Instructions for the task: Search the records for the string "name", then copy each line that has it.

Exercise material:
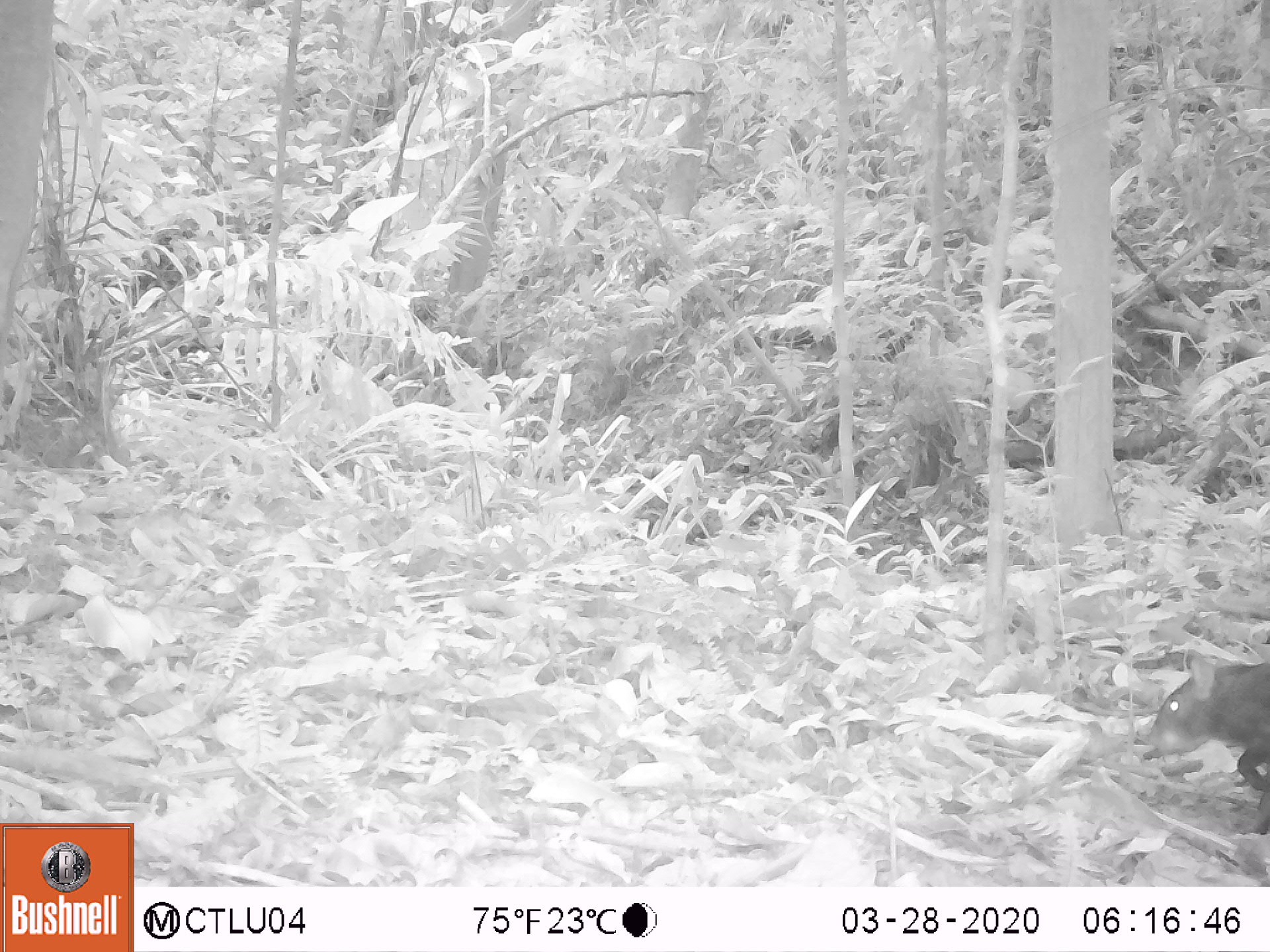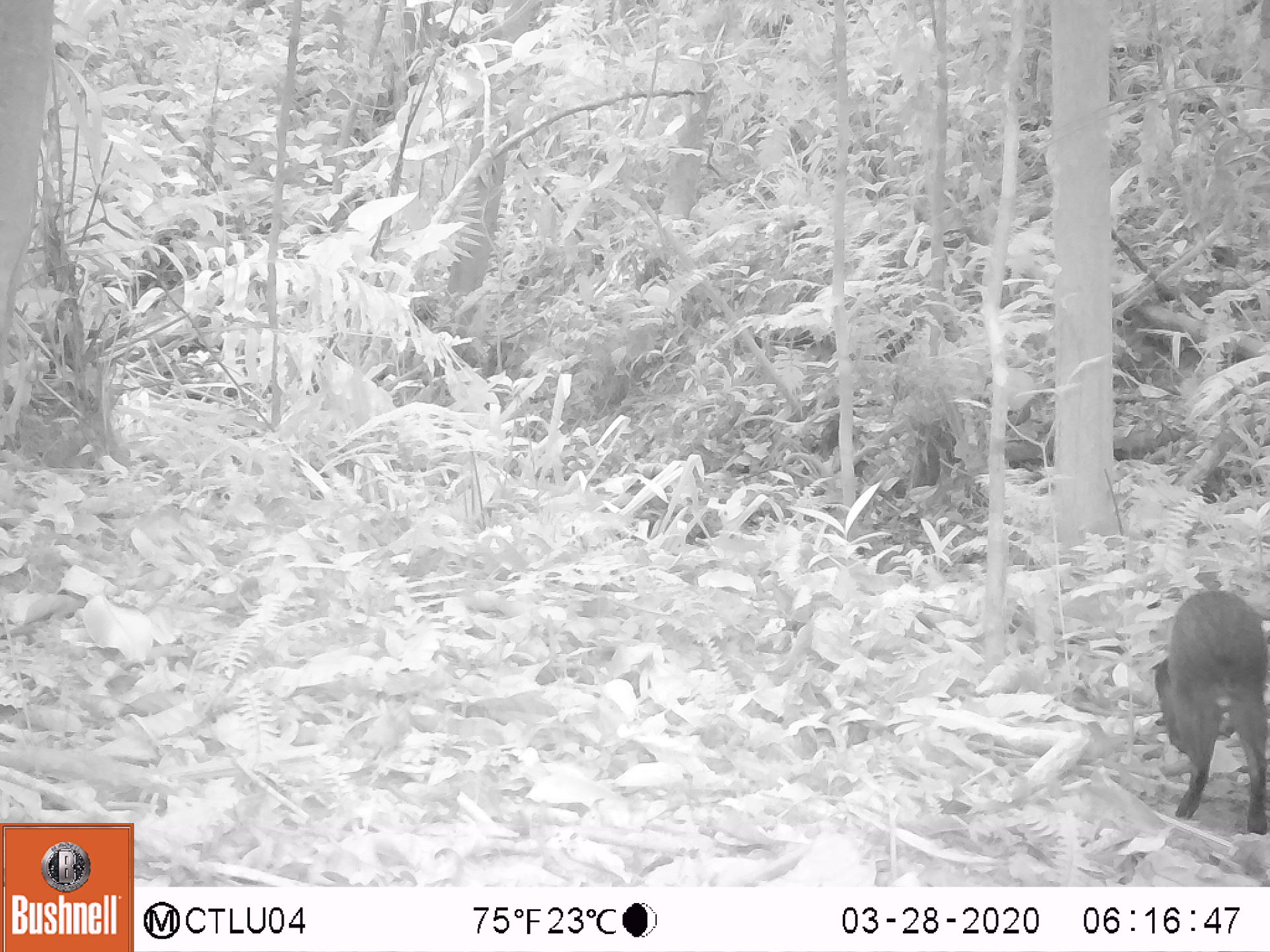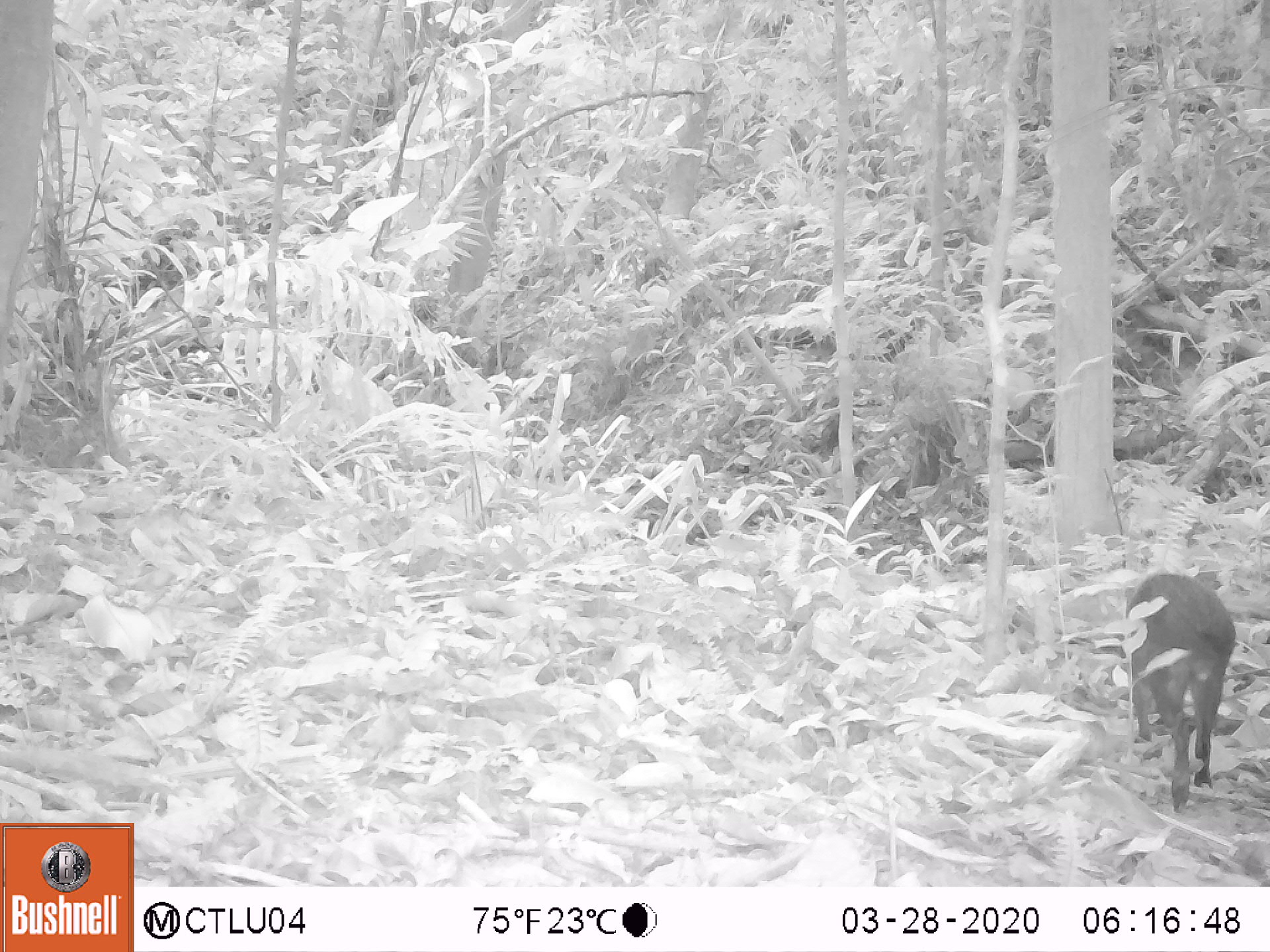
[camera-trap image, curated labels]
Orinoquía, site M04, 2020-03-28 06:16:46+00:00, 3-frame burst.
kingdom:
* * *
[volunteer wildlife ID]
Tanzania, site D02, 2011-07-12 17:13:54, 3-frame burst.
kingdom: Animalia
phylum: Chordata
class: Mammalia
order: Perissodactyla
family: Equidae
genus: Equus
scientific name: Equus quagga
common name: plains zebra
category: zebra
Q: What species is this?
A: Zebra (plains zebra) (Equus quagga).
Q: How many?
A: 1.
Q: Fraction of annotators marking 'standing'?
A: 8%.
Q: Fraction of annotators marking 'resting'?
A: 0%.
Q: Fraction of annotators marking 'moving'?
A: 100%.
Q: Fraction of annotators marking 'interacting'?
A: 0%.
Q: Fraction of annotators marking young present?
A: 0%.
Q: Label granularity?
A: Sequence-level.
* * *
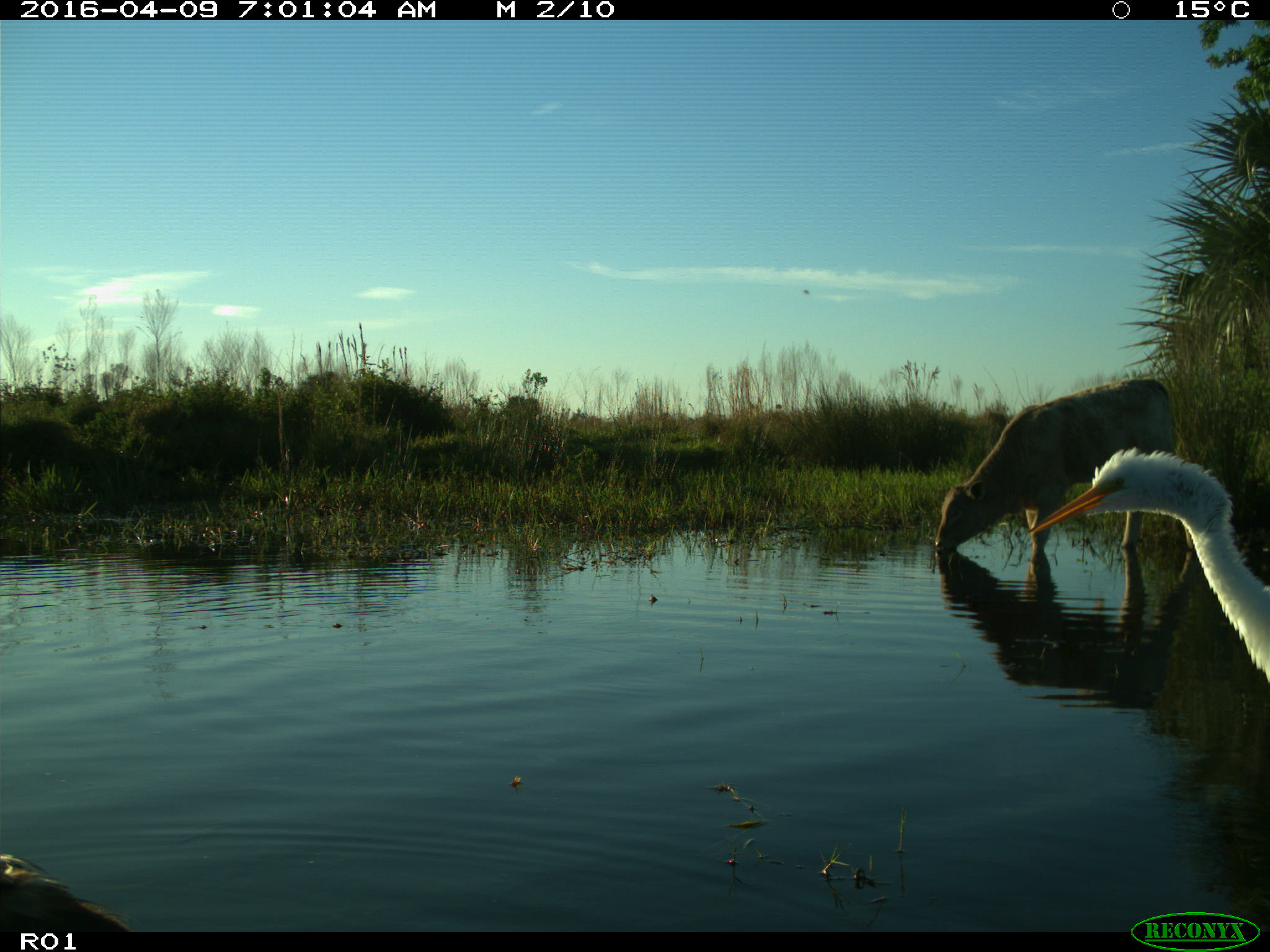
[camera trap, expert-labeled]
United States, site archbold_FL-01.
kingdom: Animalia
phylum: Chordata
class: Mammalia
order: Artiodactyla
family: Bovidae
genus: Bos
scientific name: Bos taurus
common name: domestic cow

Response to this exercise:
scientific name: Equus quagga
common name: plains zebra
scientific name: Bos taurus
common name: domestic cow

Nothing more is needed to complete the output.